Bu oyun MHP üzerine oynanıyor gibi gözükse de ülke üzerine oynandığı açık! Önce Anayasa değiştirilecek, sonra bu değişiklik üzerine Türkiye Cumhuriyeti,  şer odaklarının isteği doğrultusunda yeniden dizayn edilecek. Hayal bu! Varılmak istenen yer burası! Terörün azdırılması ve BDP’lilerin isyan ve baş kaldırma tehditleri kısa yoldan bu hedefe varmanın koordinatlarını ortaya koyuyor. Baştan da söylemiştik; bu hesap tutmaz. Bu ülke onların zannettiği kadar sahipsiz değil. Birileri çıkar, bütün bu hesapları altüst eder. Neye uğradıklarını şaşırırlar, sinecek delik ararlar!

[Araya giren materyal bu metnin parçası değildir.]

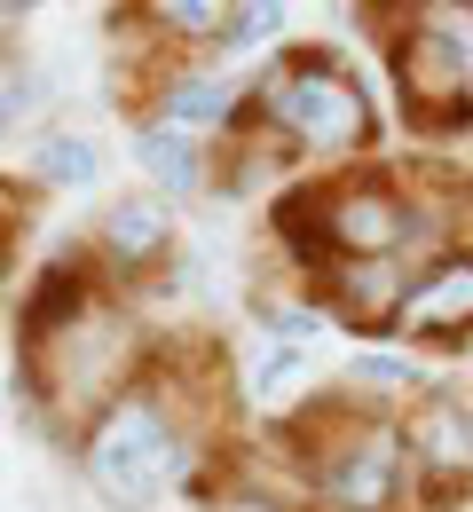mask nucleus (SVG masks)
<instances>
[{
  "label": "nucleus",
  "instance_id": "1",
  "mask_svg": "<svg viewBox=\"0 0 473 512\" xmlns=\"http://www.w3.org/2000/svg\"><path fill=\"white\" fill-rule=\"evenodd\" d=\"M87 473L103 497L119 505H150L174 473H182V442H174V418L150 402V394H119L95 434H87Z\"/></svg>",
  "mask_w": 473,
  "mask_h": 512
},
{
  "label": "nucleus",
  "instance_id": "2",
  "mask_svg": "<svg viewBox=\"0 0 473 512\" xmlns=\"http://www.w3.org/2000/svg\"><path fill=\"white\" fill-rule=\"evenodd\" d=\"M261 119L284 127L292 142H308V150H363L371 142V103H363V87L332 71L324 56H300V64H276L261 79Z\"/></svg>",
  "mask_w": 473,
  "mask_h": 512
},
{
  "label": "nucleus",
  "instance_id": "3",
  "mask_svg": "<svg viewBox=\"0 0 473 512\" xmlns=\"http://www.w3.org/2000/svg\"><path fill=\"white\" fill-rule=\"evenodd\" d=\"M40 371H48V386H56V402H119L111 386L127 379V355H135V331L119 316H103V308H87V316H71L64 331H48L40 347Z\"/></svg>",
  "mask_w": 473,
  "mask_h": 512
},
{
  "label": "nucleus",
  "instance_id": "4",
  "mask_svg": "<svg viewBox=\"0 0 473 512\" xmlns=\"http://www.w3.org/2000/svg\"><path fill=\"white\" fill-rule=\"evenodd\" d=\"M410 229H418V213L395 205V190H379V182H363V190L339 182V190L300 197V237H324V245H339L355 260H387Z\"/></svg>",
  "mask_w": 473,
  "mask_h": 512
},
{
  "label": "nucleus",
  "instance_id": "5",
  "mask_svg": "<svg viewBox=\"0 0 473 512\" xmlns=\"http://www.w3.org/2000/svg\"><path fill=\"white\" fill-rule=\"evenodd\" d=\"M316 489L332 512H387L403 489V434L395 426H347L324 457H316Z\"/></svg>",
  "mask_w": 473,
  "mask_h": 512
},
{
  "label": "nucleus",
  "instance_id": "6",
  "mask_svg": "<svg viewBox=\"0 0 473 512\" xmlns=\"http://www.w3.org/2000/svg\"><path fill=\"white\" fill-rule=\"evenodd\" d=\"M403 331L410 339H466L473 331V253H450L426 268V284L403 308Z\"/></svg>",
  "mask_w": 473,
  "mask_h": 512
},
{
  "label": "nucleus",
  "instance_id": "7",
  "mask_svg": "<svg viewBox=\"0 0 473 512\" xmlns=\"http://www.w3.org/2000/svg\"><path fill=\"white\" fill-rule=\"evenodd\" d=\"M410 292H418V284H410V268L395 253L387 260H347V268H339V308L355 323H403Z\"/></svg>",
  "mask_w": 473,
  "mask_h": 512
},
{
  "label": "nucleus",
  "instance_id": "8",
  "mask_svg": "<svg viewBox=\"0 0 473 512\" xmlns=\"http://www.w3.org/2000/svg\"><path fill=\"white\" fill-rule=\"evenodd\" d=\"M410 457L418 465H434V473H466L473 465V426L458 402H426L418 418H410Z\"/></svg>",
  "mask_w": 473,
  "mask_h": 512
},
{
  "label": "nucleus",
  "instance_id": "9",
  "mask_svg": "<svg viewBox=\"0 0 473 512\" xmlns=\"http://www.w3.org/2000/svg\"><path fill=\"white\" fill-rule=\"evenodd\" d=\"M103 245L119 260H150L158 245H166V205L158 197H135V205H119L111 221H103Z\"/></svg>",
  "mask_w": 473,
  "mask_h": 512
},
{
  "label": "nucleus",
  "instance_id": "10",
  "mask_svg": "<svg viewBox=\"0 0 473 512\" xmlns=\"http://www.w3.org/2000/svg\"><path fill=\"white\" fill-rule=\"evenodd\" d=\"M135 158L158 174V190H190V182H198V142H190L182 127H150L135 142Z\"/></svg>",
  "mask_w": 473,
  "mask_h": 512
},
{
  "label": "nucleus",
  "instance_id": "11",
  "mask_svg": "<svg viewBox=\"0 0 473 512\" xmlns=\"http://www.w3.org/2000/svg\"><path fill=\"white\" fill-rule=\"evenodd\" d=\"M229 111V79H182L174 103H166V127H198V119H221Z\"/></svg>",
  "mask_w": 473,
  "mask_h": 512
},
{
  "label": "nucleus",
  "instance_id": "12",
  "mask_svg": "<svg viewBox=\"0 0 473 512\" xmlns=\"http://www.w3.org/2000/svg\"><path fill=\"white\" fill-rule=\"evenodd\" d=\"M48 182H95V142H79V134H56V142H40V158H32Z\"/></svg>",
  "mask_w": 473,
  "mask_h": 512
},
{
  "label": "nucleus",
  "instance_id": "13",
  "mask_svg": "<svg viewBox=\"0 0 473 512\" xmlns=\"http://www.w3.org/2000/svg\"><path fill=\"white\" fill-rule=\"evenodd\" d=\"M300 379H308V355H300V347H269L261 371H253V394H261V402H284V386H300Z\"/></svg>",
  "mask_w": 473,
  "mask_h": 512
},
{
  "label": "nucleus",
  "instance_id": "14",
  "mask_svg": "<svg viewBox=\"0 0 473 512\" xmlns=\"http://www.w3.org/2000/svg\"><path fill=\"white\" fill-rule=\"evenodd\" d=\"M158 16H166L174 32H190V40H198V32H221V16H229V8H213V0H174V8H158Z\"/></svg>",
  "mask_w": 473,
  "mask_h": 512
},
{
  "label": "nucleus",
  "instance_id": "15",
  "mask_svg": "<svg viewBox=\"0 0 473 512\" xmlns=\"http://www.w3.org/2000/svg\"><path fill=\"white\" fill-rule=\"evenodd\" d=\"M276 24H284V8H276V0H253V8H237V24H229V40H269Z\"/></svg>",
  "mask_w": 473,
  "mask_h": 512
},
{
  "label": "nucleus",
  "instance_id": "16",
  "mask_svg": "<svg viewBox=\"0 0 473 512\" xmlns=\"http://www.w3.org/2000/svg\"><path fill=\"white\" fill-rule=\"evenodd\" d=\"M458 410H466V426H473V394H458Z\"/></svg>",
  "mask_w": 473,
  "mask_h": 512
}]
</instances>
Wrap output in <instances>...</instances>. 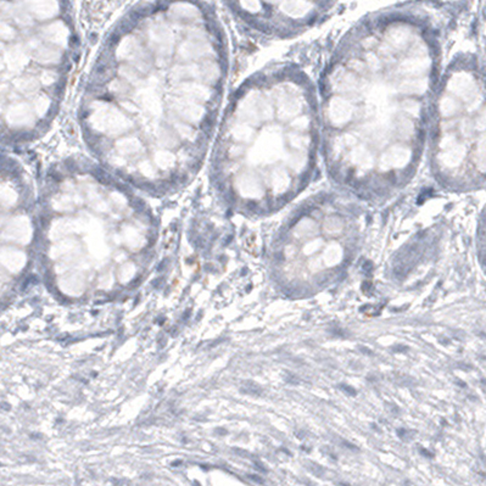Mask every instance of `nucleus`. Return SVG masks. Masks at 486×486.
<instances>
[{
    "mask_svg": "<svg viewBox=\"0 0 486 486\" xmlns=\"http://www.w3.org/2000/svg\"><path fill=\"white\" fill-rule=\"evenodd\" d=\"M433 59L427 42H350L332 66L324 115L329 148L369 144L363 186L380 189L406 174L421 143L433 88ZM352 147V148H354Z\"/></svg>",
    "mask_w": 486,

Daha önceki yazılarımda da ifade etmiştim; bendeniz MHP’li değilim. MHP’ye oy vermişliğim de yok. Ama, bünyesinde vatansever bir kitleyi barındırdığı için bu partiye keskin bir karşıtlık içinde değilim. Meclis’te yer almasından yanayım. BDP’nin olduğu yerde MHP’nin olmamasını ciddi bir eksiklik olarak görürüm. O bakımdan, MHP’nin 12 Haziran seçimlerinde barajı aşmasını yürekten temenni ediyorum.
Gelelim şu pespaye görüntülere. İçeriği “berbat” tanımıyla tanımlanacak türden. Bu görüntüler elbette partinin oy oranını olumsuz yönde etkileyecek. Amaç da bu! Bu görüntüleri ortaya sürenlerin ahlâksızlığı bir yana, aktörlerine ne demeli! Bu aktörleri tanımayan, onları genel başkan yardımcılığına kadar ilerleten, bir seçim daha kazansınlar diye yeniden listeye koyan lidere ne demeli! Hayır, bunlar bile bile yapıldı demek istemiyorum. Ama liderlik biraz da feraset istemez mi, adam tanımayı gerektirmez mi? Genel başkanın kulağına bu işlerin fısıltısı da mı değmedi? Bir parti bu kadar mı başı boş bırakılır?
Bütün bu soruların cevabını, muhtemelen seçimden sonra partinin kendi kademeleri değerlendirecektir. Genel Başkan ve ekibinin artık yerlerinde rahatlıkla oturabileceklerini sanmıyoruz. Bu pespayeliğin hesabı sorulacak ve bu hesap, sorumluları tarafından elbette verilecektir.
Belli ki, elde daha başka görüntüler var. Çin işkencesi gibi bir bir ortaya dökülerek partide panik ve stres yaratılmak isteniyor. Parti seçimi bırakıp, bu işlerle uğraşsın diye! Olan olmuştur artık. Benim bildiğim MHP tabanı bu pespayeliğin üstünü örtmeyecektir. Hesabını en ağır şekilde soracak, hasarını baştakilere ödettirecektir.
Bu sonraki iştir. Şimdi yapılacak iş MHP’yi bu tuzaktan çekip çıkarmaktır. Bu görev MHP’lilere düşer. Her şeye rağmen MHP’liler partilerine sahip çıkarak bu oyunu bozmalı, 12 Haziran’dan sonra da partilerine artık bir çeki-düzen vermenin yoluna girmelidirler!
Bu parti, üç-beş seks kölesinin uçkur davası yüzünden kim vurduya gitmemelidir!